_TASKS AND EXERCISES_
#1 Rewrite the home-purchase contract passage between "Once you have" and "of the contract.", inclusive, changing "full steam ahead" to "at full speed".
#2 Write what comes next in the home-purchase contract passage, picking up after its last sentence.
───── TEXT SEGMENT
The contract deposit is the amount of money the seller’s attorney will hold in escrow to secure your performance under the contract and is NOT the same as the total amount of money you are putting into the purchase.
Generally speaking, and unless your contract provides otherwise, if you default under the contract, you will forfeit your contract deposit to the seller as what is known as “liquidated damages.”
It is critical that you and your experienced Westchester real estate attorney discuss all your obligations under the contract so that you know all of your contract deadlines and contingency dates in order to ensure that you will get your contract deposit returned to you, if your deal or financing should fall through.
Seller Signs the Contract
After you have signed the contract and your attorney forwards it along with the deposit to the other attorney, the seller will then sign, thereby binding both parties to the transaction.
Once you have a fully executed contract, you will proceed full steam ahead with your mortgage application, and (assuming the property appraises for the stated contract price and your credit remains good) you should receive your mortgage commitment within 35-45 days from the date of the contract.
Your attorney has ordered your title report which he or she has reviewed in detail and a copy has been provided to your lender for review.
Assuming title is clear (meaning there are no issues identified by the title company which might prevent you from receiving free and unencumbered ownership of the property) and you have provided your lender with all required documentation, you will then get the official “clear to close” from your lender’s underwriting department.
Setting the Closing Date
At this point, your attorney will be free to schedule the closing consistent, of course, with the schedule you have set contractually with the seller and provided the seller is ready to deliver the home vacant, broom clean and free from all tenancies.
──────────
───── DATA ROWS
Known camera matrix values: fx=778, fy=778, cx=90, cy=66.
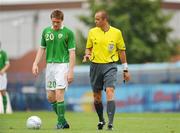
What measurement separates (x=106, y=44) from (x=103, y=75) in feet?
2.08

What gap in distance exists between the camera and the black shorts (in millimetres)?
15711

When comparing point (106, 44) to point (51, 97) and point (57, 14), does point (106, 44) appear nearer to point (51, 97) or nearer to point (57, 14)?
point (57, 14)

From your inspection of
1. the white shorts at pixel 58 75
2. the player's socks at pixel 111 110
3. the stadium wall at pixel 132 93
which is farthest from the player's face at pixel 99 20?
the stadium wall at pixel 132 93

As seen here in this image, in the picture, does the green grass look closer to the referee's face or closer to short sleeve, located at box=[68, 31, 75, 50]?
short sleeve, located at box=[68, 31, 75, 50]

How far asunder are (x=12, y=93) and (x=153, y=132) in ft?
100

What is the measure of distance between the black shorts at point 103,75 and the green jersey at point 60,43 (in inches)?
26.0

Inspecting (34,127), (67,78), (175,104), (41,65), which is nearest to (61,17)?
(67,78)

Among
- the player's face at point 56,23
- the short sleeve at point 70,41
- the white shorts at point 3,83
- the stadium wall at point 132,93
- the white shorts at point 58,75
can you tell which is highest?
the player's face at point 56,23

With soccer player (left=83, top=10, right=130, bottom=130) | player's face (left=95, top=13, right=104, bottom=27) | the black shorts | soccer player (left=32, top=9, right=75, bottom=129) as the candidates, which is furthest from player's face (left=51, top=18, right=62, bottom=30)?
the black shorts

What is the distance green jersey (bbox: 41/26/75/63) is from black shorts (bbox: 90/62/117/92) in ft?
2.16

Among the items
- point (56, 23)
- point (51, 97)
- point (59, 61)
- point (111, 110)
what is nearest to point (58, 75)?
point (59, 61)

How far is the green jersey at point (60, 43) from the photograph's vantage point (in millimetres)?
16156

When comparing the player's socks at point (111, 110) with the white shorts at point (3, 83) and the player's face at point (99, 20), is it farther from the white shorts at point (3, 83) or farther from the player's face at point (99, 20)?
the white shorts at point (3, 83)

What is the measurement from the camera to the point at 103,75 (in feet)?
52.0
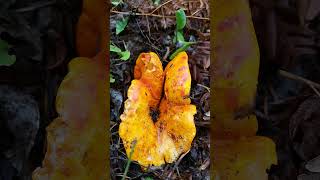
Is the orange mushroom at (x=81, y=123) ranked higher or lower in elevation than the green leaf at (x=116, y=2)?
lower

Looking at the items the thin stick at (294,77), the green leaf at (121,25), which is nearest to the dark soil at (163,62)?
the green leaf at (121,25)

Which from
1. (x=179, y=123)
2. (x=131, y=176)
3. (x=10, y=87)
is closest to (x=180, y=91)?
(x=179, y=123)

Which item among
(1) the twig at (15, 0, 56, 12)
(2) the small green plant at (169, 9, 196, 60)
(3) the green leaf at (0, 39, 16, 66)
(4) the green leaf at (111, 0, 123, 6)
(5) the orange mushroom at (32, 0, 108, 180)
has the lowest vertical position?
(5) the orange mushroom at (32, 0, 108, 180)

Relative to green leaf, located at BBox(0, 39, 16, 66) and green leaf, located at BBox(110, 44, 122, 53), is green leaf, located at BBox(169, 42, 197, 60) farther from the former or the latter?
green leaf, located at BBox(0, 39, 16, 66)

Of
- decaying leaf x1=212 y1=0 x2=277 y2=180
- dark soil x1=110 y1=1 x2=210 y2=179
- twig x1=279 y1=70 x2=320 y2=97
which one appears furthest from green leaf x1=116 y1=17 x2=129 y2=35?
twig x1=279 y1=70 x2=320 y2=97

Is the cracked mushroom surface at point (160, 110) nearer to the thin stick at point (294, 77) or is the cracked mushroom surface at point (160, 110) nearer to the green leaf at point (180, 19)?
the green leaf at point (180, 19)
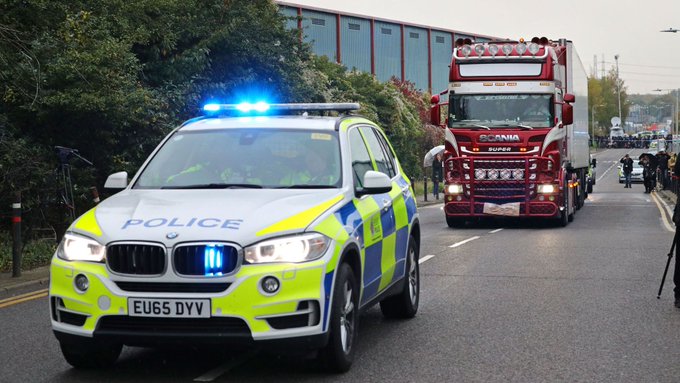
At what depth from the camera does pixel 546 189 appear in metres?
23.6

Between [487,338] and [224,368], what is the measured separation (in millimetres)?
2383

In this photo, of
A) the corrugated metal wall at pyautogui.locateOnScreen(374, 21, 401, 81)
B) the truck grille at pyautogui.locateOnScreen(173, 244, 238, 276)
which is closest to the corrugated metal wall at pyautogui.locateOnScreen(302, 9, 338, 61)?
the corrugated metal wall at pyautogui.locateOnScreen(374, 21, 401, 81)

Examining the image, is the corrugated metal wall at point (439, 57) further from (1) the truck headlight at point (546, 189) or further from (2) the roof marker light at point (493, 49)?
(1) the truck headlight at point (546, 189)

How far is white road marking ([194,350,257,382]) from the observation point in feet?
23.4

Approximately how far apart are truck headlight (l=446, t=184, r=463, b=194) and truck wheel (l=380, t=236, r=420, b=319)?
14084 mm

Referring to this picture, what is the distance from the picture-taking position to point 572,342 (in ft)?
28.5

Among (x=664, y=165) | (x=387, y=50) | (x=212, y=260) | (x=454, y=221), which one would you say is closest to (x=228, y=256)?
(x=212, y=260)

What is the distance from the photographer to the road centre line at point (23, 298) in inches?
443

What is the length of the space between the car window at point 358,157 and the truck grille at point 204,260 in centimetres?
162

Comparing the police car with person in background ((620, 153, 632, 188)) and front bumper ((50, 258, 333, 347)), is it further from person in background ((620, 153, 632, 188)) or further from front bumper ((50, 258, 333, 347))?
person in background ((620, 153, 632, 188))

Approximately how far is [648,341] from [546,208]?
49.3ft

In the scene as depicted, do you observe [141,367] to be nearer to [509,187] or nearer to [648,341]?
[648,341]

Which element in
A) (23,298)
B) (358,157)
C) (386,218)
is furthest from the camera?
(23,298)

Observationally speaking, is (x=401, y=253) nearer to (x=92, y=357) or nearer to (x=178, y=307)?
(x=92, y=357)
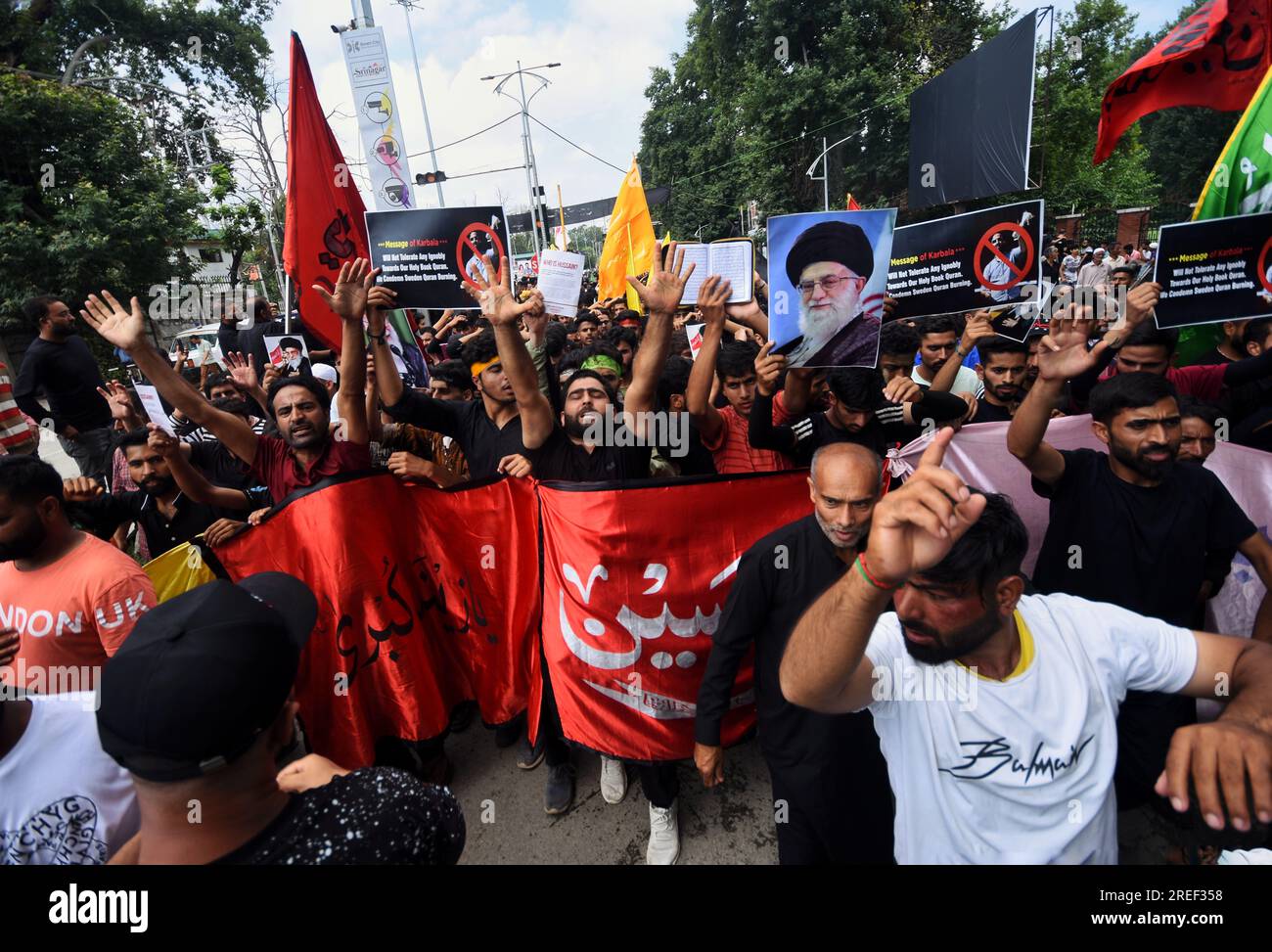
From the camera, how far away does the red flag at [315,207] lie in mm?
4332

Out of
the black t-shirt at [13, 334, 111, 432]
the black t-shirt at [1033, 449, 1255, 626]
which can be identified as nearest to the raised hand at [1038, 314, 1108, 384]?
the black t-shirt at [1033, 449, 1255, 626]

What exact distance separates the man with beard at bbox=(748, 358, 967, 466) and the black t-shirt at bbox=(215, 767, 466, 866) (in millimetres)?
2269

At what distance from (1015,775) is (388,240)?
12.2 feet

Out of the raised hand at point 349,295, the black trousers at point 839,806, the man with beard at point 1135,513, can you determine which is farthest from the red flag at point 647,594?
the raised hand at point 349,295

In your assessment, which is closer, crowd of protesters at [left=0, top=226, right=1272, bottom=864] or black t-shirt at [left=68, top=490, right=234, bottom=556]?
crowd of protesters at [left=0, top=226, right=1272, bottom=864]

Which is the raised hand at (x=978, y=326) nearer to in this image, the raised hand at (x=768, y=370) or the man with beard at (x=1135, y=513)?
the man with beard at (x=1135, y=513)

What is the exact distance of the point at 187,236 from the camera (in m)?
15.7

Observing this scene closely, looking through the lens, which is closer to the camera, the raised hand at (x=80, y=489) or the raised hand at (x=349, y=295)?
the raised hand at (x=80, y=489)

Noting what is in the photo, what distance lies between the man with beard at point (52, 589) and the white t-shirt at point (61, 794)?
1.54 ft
──────────
_TASK RESPONSES_
#1
Once you have a fully executed contract, you will proceed at full speed with your mortgage application, and (assuming the property appraises for the stated contract price and your credit remains good) you should receive your mortgage commitment within 35-45 days from the date of the contract.

#2
For example, you may be ready to close but your seller may not be ready to move out, or there is a tenant in the home who has not yet moved out.
Issues such as these often come up, and you and your attorney will have to deal with them before you can close.
Finally, the house is empty; you have done your walk-through to make sure the property is still in good shape and you are ready to close.
Your attorney will do all the necessary calculations and tell you exactly how much money to bring and in what form to the closing.
You and your attorney will attend the closing together and your attorney will assist you in reviewing all documents carefully and thoroughly.
Experienced Attorney Navigates the Way
Of course, there is so much more that goes into this process and the information provided above is intended only as a very basic primer for those who are looking for a quick step-by step reference guide to the process.
Every deal is unique and subject to its own individual contract terms and contingencies.
Only an experienced Westchester real estate attorney can guide you through this process and help you navigate all of the twists and turns that you may encounter along the way.
Will I Qualify for a Mortgage and When Should I Apply?
FINANCING FOR THE 1st TIME HOMEBUYER – WHERE TO BEGIN?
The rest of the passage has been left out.